B2B customers also benefit because the digitization of finance results in reductions in infrastructure and administration expenses.
Collaboration with digital platforms can help banks to stay ahead of the current trends and provide their customers with the modern mobile experience that has become commonplace due to the advent of technology. This could cost some money however it will be worth it in the long run.
Financial service providers must be able to switch gears, lest they lose contact with their clients and are out of touch with the age of digital. These new trends and technologies are intended to usher into a new era in financial services which is better in catering to mobile and tech-savvy customers. This doesn’t mean, however, that banks and finance firms can’t operate without customer service lines as well as humans as agents.
At the start (1966) of 1966, there was ELIZA She was the first bot in her class, was averaging 200 lines of program code, and was extremely intelligent. However, you’re probably not familiar with her. Then came PARRY, who was more intelligent than Eliza (and could imitate a paranoid schizophrenic). However, you don’t probably have any idea about PARRY. Or ALICE (1995) or JABBERWACKY (2005). You do know Siri! That’s fantastic marketing.
Bots have been in existence for quite some time but they weren’t as well-known until Apple. Always ahead of the competition, Apple not only introduced chatbots’ services but also employed to build a distinctive image of its brand. It took two birds off by putting one stone in the metaphorical jar called Siri. There was no turning back from that point. Siri is a well-known name. She has the ability to tell stories, predict the weather, and provide extremely humorous responses just like humans could, and in the case of one, Siri can also be said for having dialed 911 in order to saved the life of a person.
Marketing with bots is an excellent idea
While still in their early stages, chatbots are changing the way companies communicate, and consequently market themselves. First of all, users are overwhelmed by thousands of apps that clog their online space. While websites and apps have failed, bots have succeeded. They are able to perform tasks such as answering queries or issues with customer support providing suggestions, and further, secure messaging platforms which are frequently used by users. Facebook’s Messenger which has more than 800 million people is just one of these examples. If Microsoft’s CEO Satya Nadella’s comments are any indication chatbots will be the next thing to watch.

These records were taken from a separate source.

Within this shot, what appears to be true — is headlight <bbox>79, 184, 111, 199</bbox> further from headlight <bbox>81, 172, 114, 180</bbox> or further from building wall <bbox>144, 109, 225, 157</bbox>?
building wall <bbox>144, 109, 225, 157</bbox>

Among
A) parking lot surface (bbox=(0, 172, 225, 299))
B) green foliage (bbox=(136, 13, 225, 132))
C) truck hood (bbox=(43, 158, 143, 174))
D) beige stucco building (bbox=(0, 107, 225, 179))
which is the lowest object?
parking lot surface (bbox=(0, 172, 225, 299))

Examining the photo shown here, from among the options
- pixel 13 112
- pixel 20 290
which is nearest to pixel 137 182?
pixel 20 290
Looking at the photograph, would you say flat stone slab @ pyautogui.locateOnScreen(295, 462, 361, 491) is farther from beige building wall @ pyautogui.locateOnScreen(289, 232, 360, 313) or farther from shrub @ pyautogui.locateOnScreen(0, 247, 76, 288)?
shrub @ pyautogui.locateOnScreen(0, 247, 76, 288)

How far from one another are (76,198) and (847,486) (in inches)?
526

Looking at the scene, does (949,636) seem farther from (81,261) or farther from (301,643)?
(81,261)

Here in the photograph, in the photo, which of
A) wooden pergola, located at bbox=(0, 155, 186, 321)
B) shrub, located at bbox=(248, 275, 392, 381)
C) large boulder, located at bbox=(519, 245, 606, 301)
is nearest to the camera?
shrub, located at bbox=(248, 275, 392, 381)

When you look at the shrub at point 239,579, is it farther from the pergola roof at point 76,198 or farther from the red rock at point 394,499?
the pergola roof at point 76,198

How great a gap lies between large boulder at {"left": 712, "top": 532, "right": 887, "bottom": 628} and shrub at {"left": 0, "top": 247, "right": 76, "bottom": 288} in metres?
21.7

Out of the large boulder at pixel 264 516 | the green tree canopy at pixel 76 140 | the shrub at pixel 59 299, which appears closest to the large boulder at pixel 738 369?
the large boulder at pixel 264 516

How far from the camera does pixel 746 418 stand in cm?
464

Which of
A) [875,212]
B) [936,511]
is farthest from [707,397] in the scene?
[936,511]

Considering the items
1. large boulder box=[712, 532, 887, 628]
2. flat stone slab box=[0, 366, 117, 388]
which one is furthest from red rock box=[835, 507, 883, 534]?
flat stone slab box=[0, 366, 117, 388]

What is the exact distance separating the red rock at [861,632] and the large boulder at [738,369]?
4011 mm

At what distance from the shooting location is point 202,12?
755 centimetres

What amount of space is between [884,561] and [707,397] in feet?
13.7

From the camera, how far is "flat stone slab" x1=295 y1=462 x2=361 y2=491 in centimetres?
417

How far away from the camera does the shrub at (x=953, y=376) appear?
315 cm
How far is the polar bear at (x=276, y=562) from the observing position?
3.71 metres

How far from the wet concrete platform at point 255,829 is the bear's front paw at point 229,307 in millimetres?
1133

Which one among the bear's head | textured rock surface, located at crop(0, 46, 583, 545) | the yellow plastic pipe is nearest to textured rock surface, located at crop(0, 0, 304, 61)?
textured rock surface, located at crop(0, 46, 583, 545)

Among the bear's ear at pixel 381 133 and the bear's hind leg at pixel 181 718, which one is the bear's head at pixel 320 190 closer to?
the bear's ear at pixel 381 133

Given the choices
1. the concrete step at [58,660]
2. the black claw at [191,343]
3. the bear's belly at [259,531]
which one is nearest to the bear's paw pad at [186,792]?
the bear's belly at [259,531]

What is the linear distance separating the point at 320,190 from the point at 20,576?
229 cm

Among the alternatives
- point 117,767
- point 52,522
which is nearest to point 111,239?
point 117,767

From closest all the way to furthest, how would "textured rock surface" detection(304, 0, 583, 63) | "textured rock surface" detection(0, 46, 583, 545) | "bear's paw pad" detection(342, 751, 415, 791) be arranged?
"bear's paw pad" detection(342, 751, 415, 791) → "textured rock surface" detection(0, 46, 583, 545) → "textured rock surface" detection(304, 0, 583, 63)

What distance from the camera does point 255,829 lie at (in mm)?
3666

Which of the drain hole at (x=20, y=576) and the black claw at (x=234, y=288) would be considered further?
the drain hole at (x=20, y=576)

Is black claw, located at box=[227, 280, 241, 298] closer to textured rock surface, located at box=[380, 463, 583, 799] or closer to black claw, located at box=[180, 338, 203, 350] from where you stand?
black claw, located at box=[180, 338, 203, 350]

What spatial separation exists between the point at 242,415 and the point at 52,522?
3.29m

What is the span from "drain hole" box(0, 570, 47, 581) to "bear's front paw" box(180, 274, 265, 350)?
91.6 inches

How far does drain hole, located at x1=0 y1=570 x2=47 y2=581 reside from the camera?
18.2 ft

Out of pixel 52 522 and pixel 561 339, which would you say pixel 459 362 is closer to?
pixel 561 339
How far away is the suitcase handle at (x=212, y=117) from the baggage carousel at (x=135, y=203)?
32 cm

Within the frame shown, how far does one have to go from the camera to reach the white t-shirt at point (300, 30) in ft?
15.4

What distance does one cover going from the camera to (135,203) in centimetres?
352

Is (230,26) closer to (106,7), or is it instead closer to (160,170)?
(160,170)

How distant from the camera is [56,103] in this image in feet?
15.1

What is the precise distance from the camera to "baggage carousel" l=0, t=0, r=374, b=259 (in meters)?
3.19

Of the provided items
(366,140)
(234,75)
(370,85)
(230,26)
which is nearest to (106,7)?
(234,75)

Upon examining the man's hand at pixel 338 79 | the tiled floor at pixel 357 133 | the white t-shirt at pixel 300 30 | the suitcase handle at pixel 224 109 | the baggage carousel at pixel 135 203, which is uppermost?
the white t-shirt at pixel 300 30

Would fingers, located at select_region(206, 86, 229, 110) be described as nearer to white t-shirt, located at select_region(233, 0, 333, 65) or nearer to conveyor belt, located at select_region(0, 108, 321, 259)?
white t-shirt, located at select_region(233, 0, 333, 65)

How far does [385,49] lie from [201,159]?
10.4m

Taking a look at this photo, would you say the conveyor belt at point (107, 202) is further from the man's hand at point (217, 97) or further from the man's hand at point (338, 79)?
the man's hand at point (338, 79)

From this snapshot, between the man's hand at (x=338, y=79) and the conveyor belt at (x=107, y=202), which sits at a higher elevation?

Chatbots are being used to replace traditional marketing strategies by allowing personal conversations that are which are often accompanied by subtle upsells. Consider Tacobot for example – Taco Bell’s newest bot. When someone is about to take a taco order, Tacobot here is going to display the menu, and also let customers know if there is a one-plus-one deal taking place. Tacobot will also suggest other items such as salsa and fried beans. If the user is satisfied and makes an order it’s because the bot has delivered a better sale without resorting to selling tactics that are pushy and invasive. This is a bot acting as a customer service tool for you, and it’s a highly efficient one, in that regard. Another advantage is that chatbots are intelligent cookies. They look for web cookies and monitor predictive analytics to give suggestions based on previous shopping and searches. In most cases, it’s pretty efficient.
About Rip Bull Networks: Rip Bull Networks is a software company based out of San Francisco, California. As a product organization, they seek to build original and cutting-edge products to help bring people together while being physically apart. They have worked to improve common work chat software to fit dynamic teams better across the globe. Their software can be used by businesses large and small, and they are consistently working to improve the platform for a variety of users around the world.